Adrienne schätzte Gavins Bedenken, aber Lennox hatte Recht. Sie wollte sich nicht in Schuld verstricken lassen. Wenn sie einen Deal eingehen musste, dann unter ihren Bedingungen und sie sollte davon profitieren.
"Es ist gut, dass du jetzt hier bist, Gav. Du solltest unser Zeuge sein." Lennox ignorierte das finstere Gesicht seines Freundes. "Müssen wir einen Vertrag unterzeichnen?" fragte er Adrienne.
"Ich sehe keinen Grund, warum wir das nicht sollen", antwortete sie. "Aber um wie viele Kinder geht es?"
Bei ihrer Frage verzog Lennox das Gesicht.
"Wir sind uns nicht sicher, wie viele Kinder mein alter Herr gezeugt hat, aber soweit ich informiert bin, wurden mittels DNA-Tests sechs Kinder nachgewiesen."
"Hier sind die Akten mit ihren Einzelheiten, Miss Jiang. Falls Sie Hilfe benötigen, zögern Sie bitte nicht, mich zu kontaktieren, und ich werde die Angelegenheit für Sie regeln", sagte Gavin und reichte Adrienne die Akten, die er bei sich trug, bevor er ihr seine Visitenkarte gab.
Adrienne betrachtete die beiden Männer, bevor sie die Akten der Kinder einzeln durchging. An erster Stelle stand ein fünfzehnjähriges Mädchen im letzten Jahr der Mittelschule, die eine mittlere Schule in der Nähe der Springfield Academy besuchte. Sie hatte dieselben Haare und die gleiche Farbe wie Lennox, doch ihre Gesichtszüge ähnelten ihm kaum.

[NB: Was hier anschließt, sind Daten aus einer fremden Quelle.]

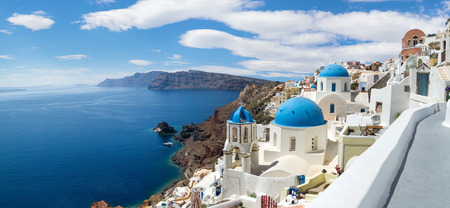 Panoramic view of the Oia village under puffy clouds, Santorini island, Greece 免版税图像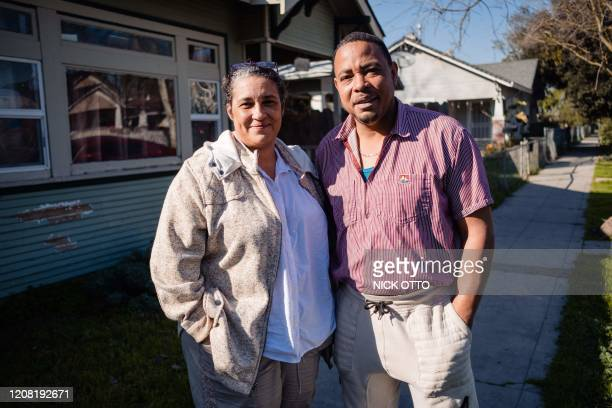 Chris Rice, a truck driver and Cheron Rice a medical assistant pose for a photo in Stockton, California on February 7, 2020. - The Rice returned to...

Als zweites war ein junger Mann im gleichen Alter wie sie. Auf seinem Bild trug er ein arrogantes Grinsen und wirkte rebellisch. Er besuchte eine Schule in einer anderen Stadt, für die man eine zweistündige Fahrt brauchte.
Das dritte Aktenpaar waren identische männliche Zwillinge. Ihr Aussehen war schelmisch, und alles an ihnen war nahezu identisch, was es fast unmöglich machte, sie voneinander zu unterscheiden. Sie waren ein Jahr jünger als Adrienne.
Die vierte Akte betraf ein achtjähriges Mädchen. Sie sah sanft und schüchtern auf dem Bild aus, und es gab keine besonderen Informationen über sie, außer dass sie zu Hause unterrichtet wurde.
Der letzte Eintrag war über einen Jungen im Alter von vier Jahren. Eindeutig ein Kleinkind, aber er besuchte bereits den Kindergarten. Wegen seines jungen Alters und ihrer Ähnlichkeit könnte man den Jungen leicht mit Lennox' Sohn verwechseln. Es war, als bekäme Adrienne eine Vorstellung davon, wie Lennox in jungen Jahren ausgesehen haben könnte.
Wenn man bedenkt, dass Lennox' Vater so viele Kinder mit verschiedenen Frauen gezeugt hatte... nun konnte Adrienne irgendwo mit Lennox mitfühlen. Allein der Umgang mit Cayden und Elise war schon schwierig für sie. Sie konnte sich kaum vorstellen, wie herausfordernd es wäre, wenn es ihrer sechs wären.
"Was meinen Sie, Miss Jiang? Glauben Sie, dass Sie das bewältigen können?" fragte Lennox und sah sie erwartungsvoll an.
Adrienne betrachtete die Gesichter der Kinder erneut – in jedem lag noch ein Hauch Unschuld. Sie wusste nicht, wie diese sechs Kinder in ihr früheres Leben gelangt waren, aber sie war sich sicher, dass keines von ihnen es verdient hatte zu sterben.